1 Jun 2012
Israel’s Iran Policy Alters NK Power Dynamics
Since reports emerged in February 2012 that the government of Azerbaijan has allowed Israel’s intelligence agency, Mossad, to gather information on Iran from Azerbaijani territory, the regional dynamics of the South Caucasus have taken on a new direction. This has indirect but important consequences for the Nagorno-Karabakh conflict which, despite being a bilateral conflict between Armenia and Azerbaijan, is also the byproduct of geopolitics.
Geopolitical Overview of the Nagorno-Karabakh Conflict’s Key Players
Since the collapse of the Soviet Union, Russia has provided weapons to both primary stakeholders in the Nagorno-Karabakh conflict—Azerbaijan and Armenia. Corrupt Russian military commanders have sold weapons from the Soviet arsenal to both countries for personal profit, while the government in Moscow has sold weapons to both sides as a policy to maintain both countries’ dependency on Russia. This created a perverse incentive for Russia to fuel the Nagorno-Karabakh conflict to weaken both Azerbaijan and Armenia and keep them within the Russian sphere of influence.

• **DATASET CONTENT**
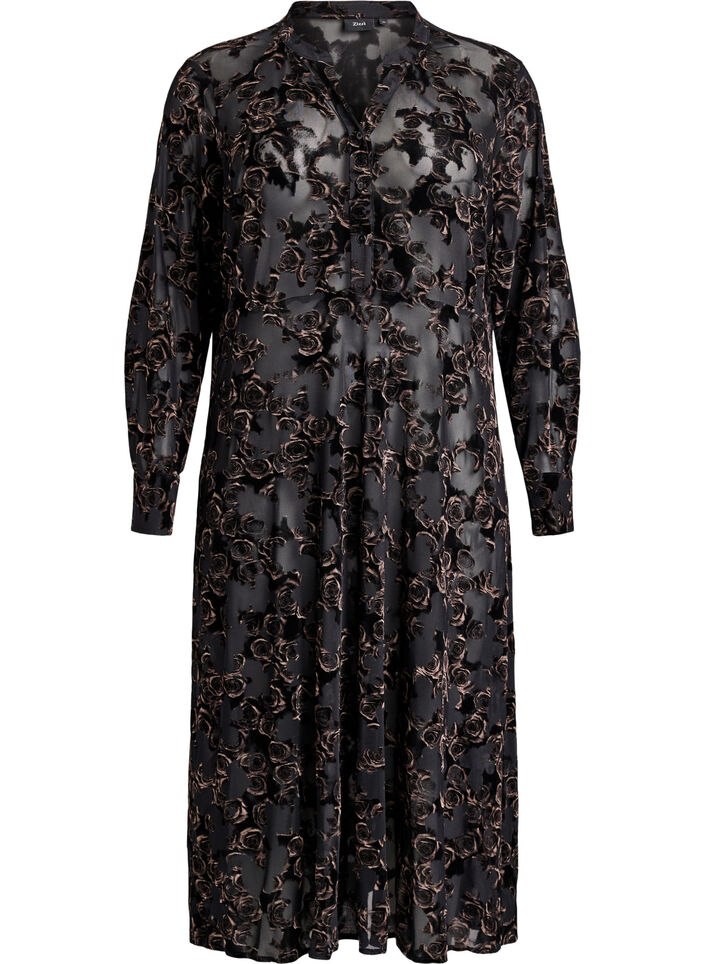 Halflange meshjurk met velours rozen, Zwart, Packshot image number 0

• **ASSIGNED TASK 1**
Turn the paragraph in the Nagorno-Karabakh article that begins "Since the collapse of the Soviet Union" into a short bulleted list that keeps its main facts.
• **ASSIGNED TASK 2**
Write the next part of the Nagorno-Karabakh article, picking up after its final sentence.
The data was taken from a different source than the article.

• **ANSWER BOX 1**
- Since the Soviet Union's collapse, Russia has supplied weapons to both Azerbaijan and Armenia, the main stakeholders in the Nagorno-Karabakh conflict.
- Corrupt Russian military commanders sold weapons from the Soviet arsenal to both countries for personal profit.
- The Moscow government sold weapons to both sides as a policy to keep both dependent on Russia.
- This gave Russia a perverse incentive to fuel the conflict, weakening both countries and keeping them within its sphere of influence.

• **ANSWER BOX 2**
Turkey has close linguistic and ethnic ties with Azerbaijan, while Armenia continues to hold Turkey responsible for the Ottomans’ role in the Armenian Genocide in 1915, with Armenians demanding financial, territorial, and moral compensation from Turkey for the Genocide. Despite Turkey’s natural fraternity with Azerbaijan, both Turkey and Armenia would benefit from reconciliation and the subsequent opening of their mutual border. A final peace deal over Nagorno-Karabakh could serve Turkey’s interests by including craftly-worded language recognizing the Genocide and a provision that would to lead to an opening of the border.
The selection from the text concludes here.